Cohérence il y a, dans la mesure où cet album suit le tracé soul-rock du précédent album, de la même manière que "The Covers Record" raréfiait l’oxygène des compositions des Stones, Dylan, Reed et autres vénérables, comme si elles étaient toutes issues de chutes de studio lo-fi des premiers albums de Cat Power. Ayant largué les amarres de l’austérité anxiogène, les nouvelles reprises s’habillent de couleurs chamarrées et d’une nonchalance vocale qui rappellent que, définitivement, Chan Marshall s’en va voir ailleurs. Plus de refrains châtrés, de plongée dans l’intime, de sanglot vocal taillé dans le cristal de roche. En lieu et place, une grâce somnambulique, parfois au bord de l’absence, qui reste franchement charmeuse.

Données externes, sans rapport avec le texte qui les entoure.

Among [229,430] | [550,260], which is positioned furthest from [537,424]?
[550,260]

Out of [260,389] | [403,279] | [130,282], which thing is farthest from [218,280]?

Et parce qu’elle est aussi retorse, parce qu’elle doit un peu s’en foutre de sa carrière et en même temps, fine mouche, surfer sur la vague du succès pour se donner la liberté de chercher, à son rythme, une nouvelle inspiration musicale, la chanteuse propose, avec cet album, un divertissement récréatif sur le mode : "vous reprendrez bien un Martini olive le temps que j’aille changer de robe". Bref, elle nous laisse un message d’amitié un peu négligent le temps de se refaire (une santé, une fortune, on ne sait plus très bien). Alors, prenons ce disque pour ce qu’il est. Un apéritif gouleyant et léger. Un truc qui donnera envie de saveurs plus âpres par la suite. Et c’est déjà pas mal. Franchement, ça commence de façon relativement intéressante, avec un "New York New York" chanté du bout des lèvres et vite poussé vers sa fin, un "Ramblin’ Woman » ménageant de beaux contrastes, une reprise vocalement habitée de "Metal Heart" (la guitare vient tout de même un peu tout saloper, mais bon), et un pudique "Silver Stallion". La suite n’est pas indigne… On peut trouver çà et là les accompagnements un peu trop présents, trouver que Chan Marshall (après Bowie ou Bashung) ne rajoute pas grand-chose à la gloire de Dylan par sa chanson-hommage inédite ("Song to Bobby"), mais c’est véniel. Il reste une habileté, une patte, une manière de tirer vers la lumière même Billie Holiday ("Don’t Explain") qui font tout l’intérêt de cette récréation.
David Larre
A Lire aussi :
La chronique de The Cover Records
La chronique de The Greatest
New York (Frank Sinatra)
Ramblin’ (Wo)man (Hank Williams)
Metal Heart (Cat Power)
Silver Stallion (The Highwaymen)
Aretha, Sing One For Me (George Jackson)
Lost Someone (James Brown)
Lord, Help The Poor And Needy (Jessie Mae Hemphill)
I Believe in You (Bob Dylan)
Song to Bobby (Cat Power)
Don’t Explain (Billie Holiday)
Woman Left Lonely (Janis Joplin)
Blue (Joni Mitchell)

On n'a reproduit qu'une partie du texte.